Guidelines For Fines Under The GDPR

The Dutch Data Protection Authority (Autoriteit Persoonsgegevens) published a press release on 14 March 2019, updating its policy on calculating administrative fines. These guidelines are intended for the organisations to become aware of the updated structure of penalties.


The GDPR empowers each member state of the EU to impose administrative fines, the amount of which depends on every single case. Being a member state, The Dutch Data Protection Authority (AP) has the power to issue administrative fines for the violations of GPDR provisions.
Article 83 of the GDPR sets out the details for imposing fines on non-compliant organisations. The maximum limit is 20 million euros or 4% of annual global turnover. This big sum of money can pretty much wipe out the entire profits of a company hence eliminating the chances of regulatory arbitrage.
The Dutch Data Protection Authority (AP), preparing to enforce the new rules, updated its penalties structure and published a press release on 14 March 2019. The newly updated policy provides insights on how the (AP) will use its administrative power.


Although the penalties described in GDPR are two-tiered, the AP divided the infringements into four categories. Each category has an upper and a lower limit, and a basic fine. The basic fine in each category will be 50% of the sum of the upper and lower limit. It is an average of the minimum and maximum fine in that category.
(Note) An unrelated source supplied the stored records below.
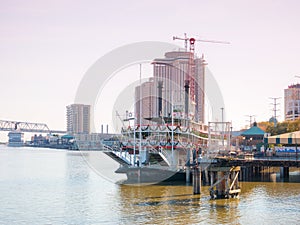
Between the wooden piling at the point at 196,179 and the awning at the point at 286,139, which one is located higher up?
the awning at the point at 286,139

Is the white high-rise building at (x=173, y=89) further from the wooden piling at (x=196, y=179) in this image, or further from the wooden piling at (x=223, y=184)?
the wooden piling at (x=223, y=184)

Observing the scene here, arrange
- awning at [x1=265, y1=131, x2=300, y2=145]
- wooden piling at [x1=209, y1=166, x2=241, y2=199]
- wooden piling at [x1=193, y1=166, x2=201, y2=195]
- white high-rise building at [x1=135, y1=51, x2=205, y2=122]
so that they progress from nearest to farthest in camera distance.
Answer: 1. wooden piling at [x1=209, y1=166, x2=241, y2=199]
2. wooden piling at [x1=193, y1=166, x2=201, y2=195]
3. awning at [x1=265, y1=131, x2=300, y2=145]
4. white high-rise building at [x1=135, y1=51, x2=205, y2=122]

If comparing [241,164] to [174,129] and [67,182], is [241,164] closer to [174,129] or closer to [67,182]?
[174,129]

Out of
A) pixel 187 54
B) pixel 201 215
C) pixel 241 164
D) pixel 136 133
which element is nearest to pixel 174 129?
pixel 136 133

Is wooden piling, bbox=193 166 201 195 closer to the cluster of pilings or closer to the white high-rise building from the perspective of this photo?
the cluster of pilings

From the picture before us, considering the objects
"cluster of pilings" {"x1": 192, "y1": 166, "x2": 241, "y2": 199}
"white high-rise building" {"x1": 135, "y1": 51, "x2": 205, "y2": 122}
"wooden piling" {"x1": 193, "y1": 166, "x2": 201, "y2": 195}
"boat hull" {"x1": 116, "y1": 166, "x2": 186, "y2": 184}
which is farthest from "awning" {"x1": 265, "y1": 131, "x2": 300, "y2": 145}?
"wooden piling" {"x1": 193, "y1": 166, "x2": 201, "y2": 195}

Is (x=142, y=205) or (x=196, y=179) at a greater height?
(x=196, y=179)

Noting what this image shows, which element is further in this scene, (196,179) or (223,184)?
(196,179)

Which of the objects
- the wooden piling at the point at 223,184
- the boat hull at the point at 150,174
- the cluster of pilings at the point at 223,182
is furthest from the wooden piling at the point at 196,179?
the boat hull at the point at 150,174

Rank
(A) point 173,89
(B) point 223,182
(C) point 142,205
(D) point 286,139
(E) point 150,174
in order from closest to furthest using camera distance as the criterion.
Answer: (C) point 142,205 → (B) point 223,182 → (E) point 150,174 → (D) point 286,139 → (A) point 173,89

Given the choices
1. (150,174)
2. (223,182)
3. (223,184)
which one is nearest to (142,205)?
(223,184)

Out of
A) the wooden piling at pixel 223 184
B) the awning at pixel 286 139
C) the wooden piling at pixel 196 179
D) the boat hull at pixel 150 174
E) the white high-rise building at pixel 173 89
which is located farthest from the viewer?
the white high-rise building at pixel 173 89

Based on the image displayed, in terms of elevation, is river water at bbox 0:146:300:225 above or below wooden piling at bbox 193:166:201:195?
below

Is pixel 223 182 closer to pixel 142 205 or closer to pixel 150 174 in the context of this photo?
pixel 142 205
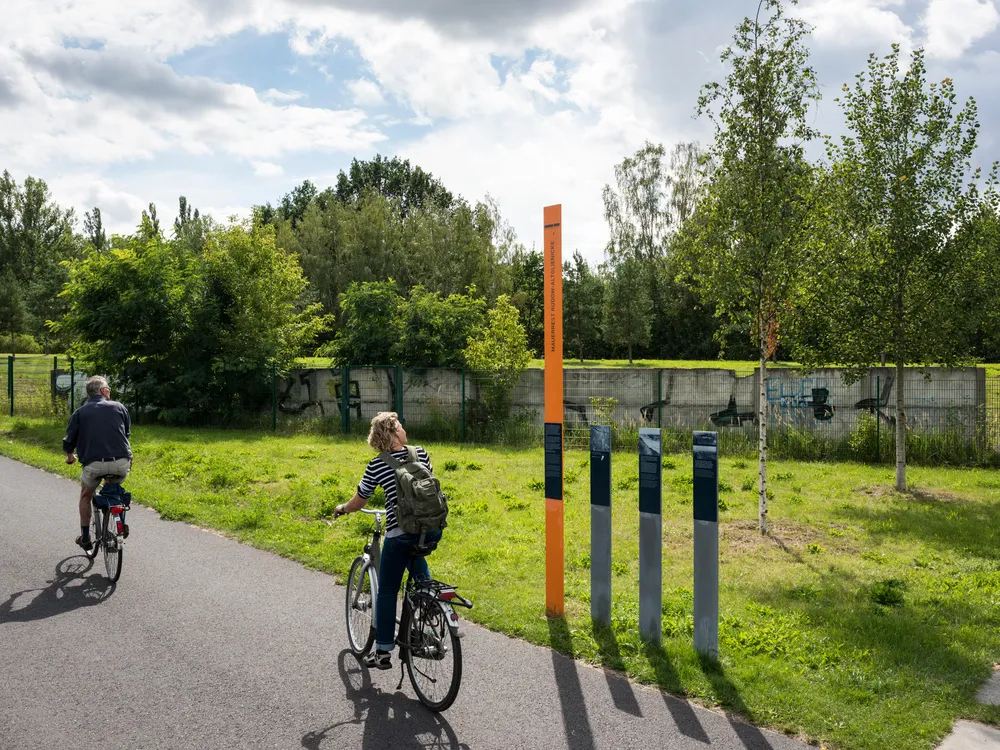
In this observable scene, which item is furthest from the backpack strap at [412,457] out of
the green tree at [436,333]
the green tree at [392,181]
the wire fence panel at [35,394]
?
the green tree at [392,181]

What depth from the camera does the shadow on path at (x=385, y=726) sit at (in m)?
4.34

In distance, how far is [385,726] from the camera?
15.0ft

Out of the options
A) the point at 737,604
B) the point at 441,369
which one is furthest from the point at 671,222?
the point at 737,604

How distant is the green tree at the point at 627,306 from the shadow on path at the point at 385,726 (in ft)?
168

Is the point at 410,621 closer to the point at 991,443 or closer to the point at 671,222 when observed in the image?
the point at 991,443

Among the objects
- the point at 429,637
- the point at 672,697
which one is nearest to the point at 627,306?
the point at 672,697

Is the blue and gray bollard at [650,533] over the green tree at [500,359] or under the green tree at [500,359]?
under

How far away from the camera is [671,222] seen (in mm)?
62438

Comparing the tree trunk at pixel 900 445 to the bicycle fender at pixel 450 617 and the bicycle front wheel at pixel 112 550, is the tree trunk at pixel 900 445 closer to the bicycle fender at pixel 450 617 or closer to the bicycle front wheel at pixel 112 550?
the bicycle fender at pixel 450 617

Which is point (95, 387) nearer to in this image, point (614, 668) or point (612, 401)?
point (614, 668)

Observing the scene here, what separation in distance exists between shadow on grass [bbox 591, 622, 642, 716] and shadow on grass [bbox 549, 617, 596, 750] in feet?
0.67

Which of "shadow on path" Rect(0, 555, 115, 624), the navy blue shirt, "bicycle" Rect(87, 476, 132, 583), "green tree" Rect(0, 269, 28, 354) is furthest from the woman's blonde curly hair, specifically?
"green tree" Rect(0, 269, 28, 354)

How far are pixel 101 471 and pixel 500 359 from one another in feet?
38.7

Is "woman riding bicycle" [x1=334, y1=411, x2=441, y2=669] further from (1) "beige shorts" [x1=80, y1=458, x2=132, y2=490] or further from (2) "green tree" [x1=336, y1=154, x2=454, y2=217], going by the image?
(2) "green tree" [x1=336, y1=154, x2=454, y2=217]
The AP will take into account the following factors while deciding the amount of fine:

  • The nature of the breach, how much risk is likely to be caused by the data breach?
  • How many people are will affect as a result of the personal data breach?
  • The amount of data compromised
  • The types of data involved (e.g., sensitive vs non-sensitive data, children’s data vs adults’ data, or financial or non-financial information)
  • How long has it been the breach? Generally, the more time spent, the more harm is likely to occur
  • Whether it was a result of lack of security, organisational negligence, or a cyber-attack, and whether there is involvement or not.
  • No matter it was a result of negligence or someone deliberately breach into the data records
  • Whether or not the data controller has taken any action to minimise the damage to the victims. If the data controller stays careless despite knowing that a data breach occurred already, they are more likely to penalise.
  • Whether there has been a previous data breach or not. A history of data breaches perks up the ears of regulatory authorities, implying negligence on the part of the data controller or some deliberate action involved, e.g. moral hazard or some mole in the organisation.
  • Whether or not the data controller or processor gained any benefit from the breach
  • Whether the organisation had adhered to any approved code of conduct (Article 40) or certification mechanism (Article 42)

The maximum amount for the most severe violation of the GDPR is €1,000,000. However, this is not the final word. If this maximum amount of fine is inadequate in a particular scenario, the penalties can go even higher. If the infringements are repeating, the policy states that the Dutch DPA will increase the fines by 50%. However, the resulting amount will not exceed the threshold of €20,000,000.